Saturday, March 10, 2012

Spring in the Capitol

Another full week in the political capitol of the United States.  This week had the usual monotony (not that there is anything inherently wrong with monotony sometimes) mixed with an unusually early bloom of spring, which quietly overturned the monotony.  As I walked home from work one evening I was dodging the low tree branches that always threaten to poke my eye out, when I noticed that there were baby buds on the ends of those branches.  Hallelujah!  Spring has officially and completely sprung!  Some of the wonderfully pink cherry blossoms are blooming, flowers of every color are bright and cheery in all the little front yards of the row-houses, and the air is thawing.  Actually, the air never did completely freeze, but it was cold enough for me to now appreciate the warmer temperatures beginning to grace this little corner of the earth.  Every year there is something about spring that ushers in, not only physical life, but spiritual life as well.  I’m not one to believe in an all-surpassing power of depression, against which people are helpless; but I do always appreciate the longer days, extra sunshine, chirping birds, and general flowering of life that are spring, especially after weeks of cold and darkness, and sometimes seemingly endless monotony that are winter.  Sometimes I can be a melancholy sort, especially in the winter, and so at this middle point of my internship I am very thankful to be experiencing the most hopeful of God’s four seasons.  Which brings me to another point.

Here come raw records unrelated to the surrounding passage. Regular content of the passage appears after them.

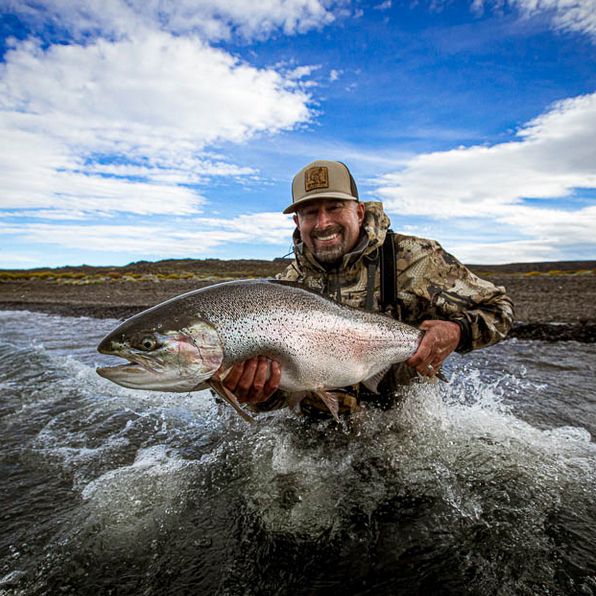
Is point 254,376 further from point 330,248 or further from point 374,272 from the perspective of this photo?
point 374,272

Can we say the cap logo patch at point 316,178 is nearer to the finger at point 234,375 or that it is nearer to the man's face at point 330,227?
the man's face at point 330,227

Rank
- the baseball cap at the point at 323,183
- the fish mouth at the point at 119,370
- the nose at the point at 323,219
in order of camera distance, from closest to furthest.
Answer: the fish mouth at the point at 119,370 → the baseball cap at the point at 323,183 → the nose at the point at 323,219

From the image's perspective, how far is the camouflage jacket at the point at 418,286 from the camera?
3.76 meters

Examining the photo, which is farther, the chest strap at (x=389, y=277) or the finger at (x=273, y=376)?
the chest strap at (x=389, y=277)

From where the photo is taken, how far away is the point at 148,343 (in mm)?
2527

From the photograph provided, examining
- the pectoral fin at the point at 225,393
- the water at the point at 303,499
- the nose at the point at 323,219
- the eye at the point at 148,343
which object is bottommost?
the water at the point at 303,499

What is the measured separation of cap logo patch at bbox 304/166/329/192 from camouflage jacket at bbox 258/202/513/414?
2.05 feet

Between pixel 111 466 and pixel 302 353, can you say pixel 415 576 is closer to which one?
pixel 302 353

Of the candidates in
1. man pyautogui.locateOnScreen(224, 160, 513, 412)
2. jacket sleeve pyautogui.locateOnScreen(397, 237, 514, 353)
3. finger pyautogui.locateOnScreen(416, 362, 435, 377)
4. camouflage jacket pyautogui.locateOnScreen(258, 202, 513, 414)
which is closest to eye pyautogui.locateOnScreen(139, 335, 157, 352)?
man pyautogui.locateOnScreen(224, 160, 513, 412)

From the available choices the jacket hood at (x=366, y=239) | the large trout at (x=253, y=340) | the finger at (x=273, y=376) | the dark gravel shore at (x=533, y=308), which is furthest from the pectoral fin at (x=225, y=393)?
the dark gravel shore at (x=533, y=308)

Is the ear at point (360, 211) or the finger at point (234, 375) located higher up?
the ear at point (360, 211)

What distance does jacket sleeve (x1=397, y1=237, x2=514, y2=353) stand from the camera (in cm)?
371

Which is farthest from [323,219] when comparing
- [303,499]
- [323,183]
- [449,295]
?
[303,499]

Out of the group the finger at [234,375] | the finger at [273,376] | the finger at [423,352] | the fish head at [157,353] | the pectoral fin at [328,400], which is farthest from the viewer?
the finger at [423,352]
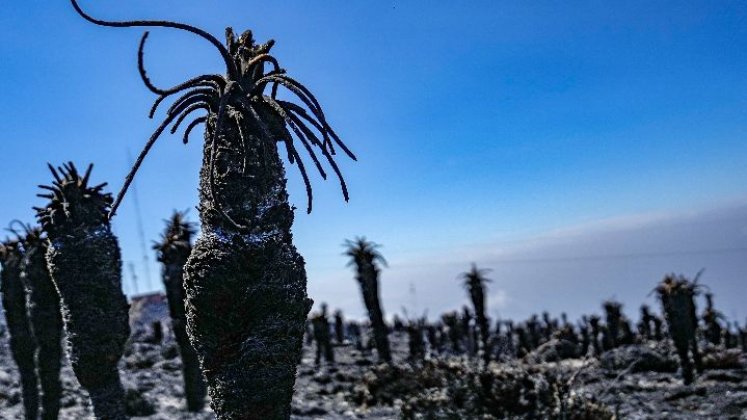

I came to D.C. hoping that my romantic notions of our country would be subverted, and replaced with a clear vision of what America is today.  For weeks I’ve been hoping that I would come to a new appreciation of America, one that made me no longer want to move to England out of frustration with political grid-lock, gluttonous material culture, and all-consuming ambition that rears its ugly head all over the place here in Washington (it would be an extreme move, I know).  I found my hope realized this week while I was giving a tour of the Capitol building.  Giving tours is actually one of my favorite duties because I get to show people the part of the American political stage that belongs to every single American in a way that the White House and Supreme Court don’t.  Congress, being most directly connected to the people, is my favorite branch of government and why I love the Capitol building, where Congress meets.  The Capitol does not belong to a single officer, or a select very few justices – it belongs to 535 separate members.  The Capitol is magnificently, directly, and closely connected to the people because of its many elected members who represent all the different ideas and cultures, independence and hope, of American people.  Not that any of this is revelatory, but it is why I passionately love our Congress.  And part of why I appreciate the wisdom and courage of our Founding Fathers to try a philosophical political experiment such as our government.  It is also why I have plenty of reason to hope for America, and won’t run off to England or Ireland or Germany (all places of my ancestry). 

The Capitol was built with deliberate symbolism in mind.  At first, I thought it was pretentious and it irritated me to the core.  But now, I’ve softened a little towards the Capitol building, and city.  A film in the visitor center calls the foundations of the Capitol “graceful and granite hard”.  I can now see that as true.  There are no frills here, just an honest experiment in democratic philosophy that has been tested for over 200 years, and emerged successful.  So successful in fact, that the majority of the world depends upon us.  Whether you like that or not, it was no small feat to rise internationally to be the last great hope of many nations, of many people.  In the movie “The Iron Lady” Margaret Thatcher comments that England has her history, but America has her philosophy.  I’ve never been more proud to stand by America.  The freedom we enjoy today (and it is still freedom, though arguably significantly less than even 50 years ago) was hard-earned and I wish I could thank the millions of people before me who worked hard to make my America such a wonderful place to call home.  But that is one reason why I’m here to work, rather than in a more aesthetically pleasing corner of the world with fewer angry drivers and more space for my soul to breathe and meadows to stroll through.  Gratitude –  for the freedom that has been so generously preserved for me and you, and that needs preserving at all costs.   

Cheers to you all this spring day and  may you enjoy the extra hour of evening sunlight that begins tomorrow!